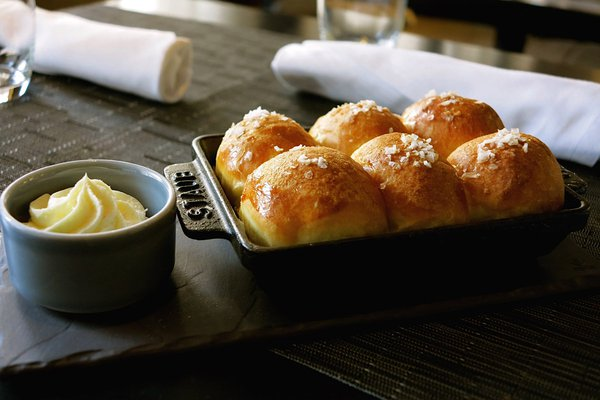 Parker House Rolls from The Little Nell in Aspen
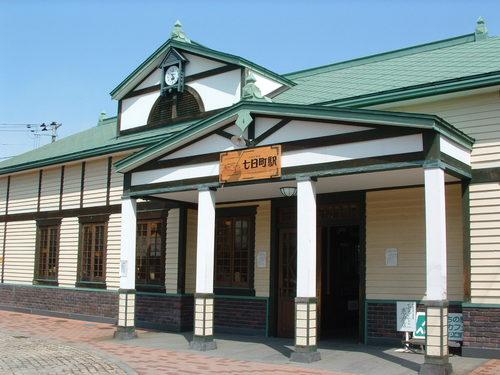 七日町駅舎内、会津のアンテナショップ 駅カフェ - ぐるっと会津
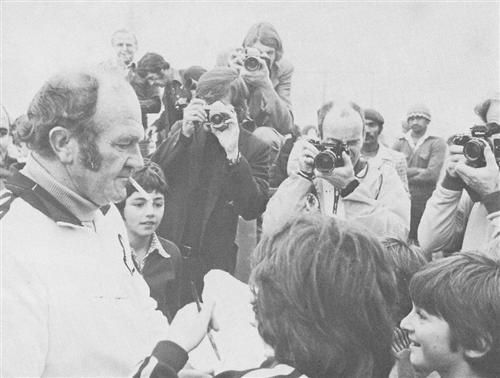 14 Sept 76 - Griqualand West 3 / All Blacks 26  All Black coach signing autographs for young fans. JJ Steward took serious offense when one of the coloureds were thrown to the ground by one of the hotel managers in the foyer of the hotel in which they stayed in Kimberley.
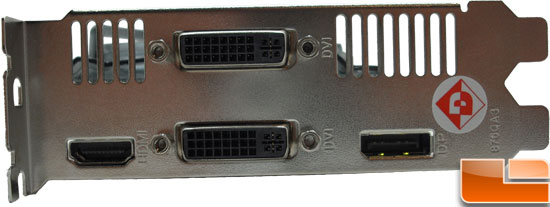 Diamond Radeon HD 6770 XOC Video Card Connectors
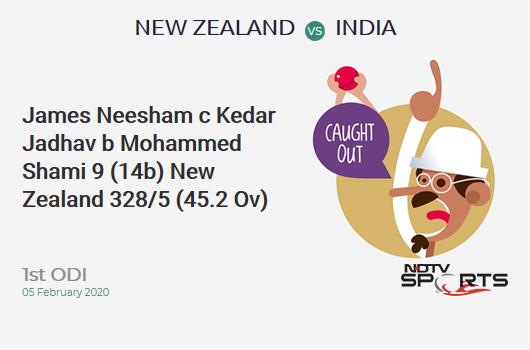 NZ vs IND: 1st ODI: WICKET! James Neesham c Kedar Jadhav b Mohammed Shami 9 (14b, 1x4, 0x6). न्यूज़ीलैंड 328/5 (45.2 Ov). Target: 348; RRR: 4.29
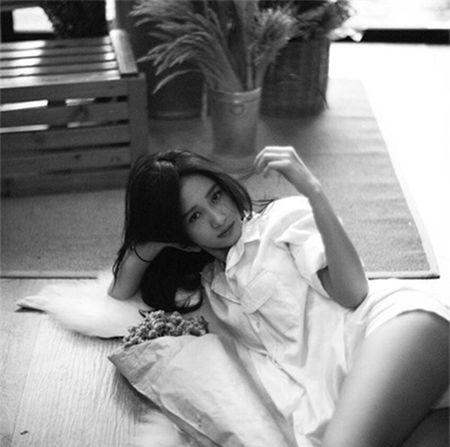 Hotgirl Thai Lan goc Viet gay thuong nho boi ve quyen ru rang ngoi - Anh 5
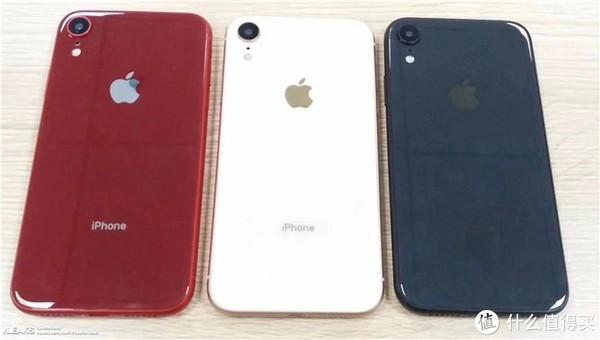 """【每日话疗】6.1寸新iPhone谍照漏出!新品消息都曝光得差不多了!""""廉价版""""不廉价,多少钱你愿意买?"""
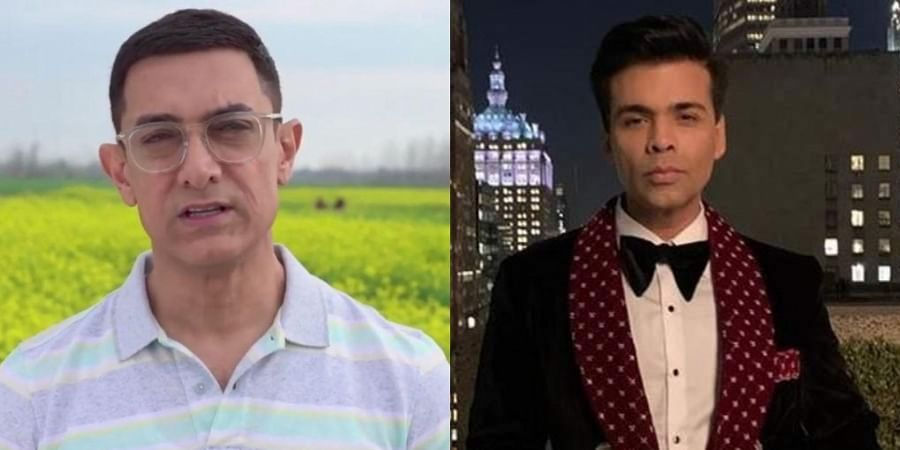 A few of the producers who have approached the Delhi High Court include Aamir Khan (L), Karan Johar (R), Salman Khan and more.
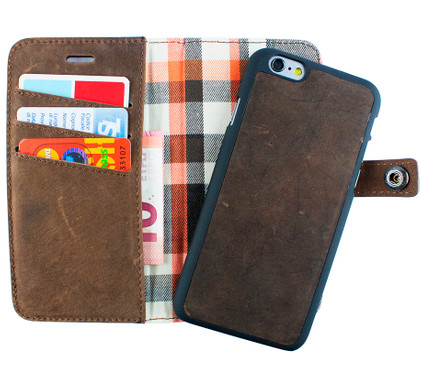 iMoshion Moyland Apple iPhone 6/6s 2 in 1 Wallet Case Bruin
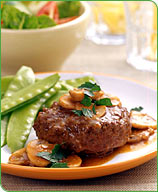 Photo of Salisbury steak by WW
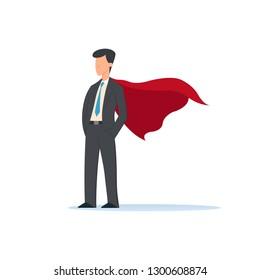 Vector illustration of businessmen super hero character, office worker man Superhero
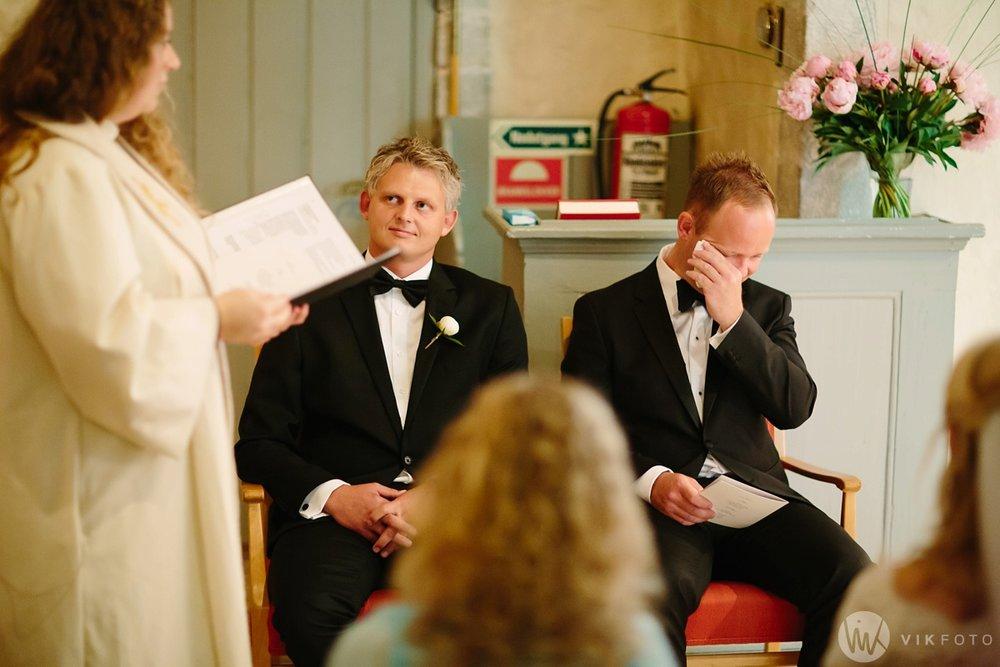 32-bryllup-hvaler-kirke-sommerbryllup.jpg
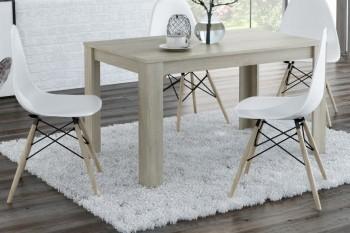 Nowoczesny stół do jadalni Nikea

**PROBLEM**
Within these entries, output exactly the lines starting at the one with "七日町駅舎内、会津のアンテナショップ 駅カフェ - ぐるっと会津" and finishing at the one with "NZ vs IND: 1st". Leave pictures out of the output.

**EXERCISE RESULT**
 七日町駅舎内、会津のアンテナショップ 駅カフェ - ぐるっと会津
 14 Sept 76 - Griqualand West 3 / All Blacks 26  All Black coach signing autographs for young fans. JJ Steward took serious offense when one of the coloureds were thrown to the ground by one of the hotel managers in the foyer of the hotel in which they stayed in Kimberley.
 Diamond Radeon HD 6770 XOC Video Card Connectors
 NZ vs IND: 1st ODI: WICKET! James Neesham c Kedar Jadhav b Mohammed Shami 9 (14b, 1x4, 0x6). न्यूज़ीलैंड 328/5 (45.2 Ov). Target: 348; RRR: 4.29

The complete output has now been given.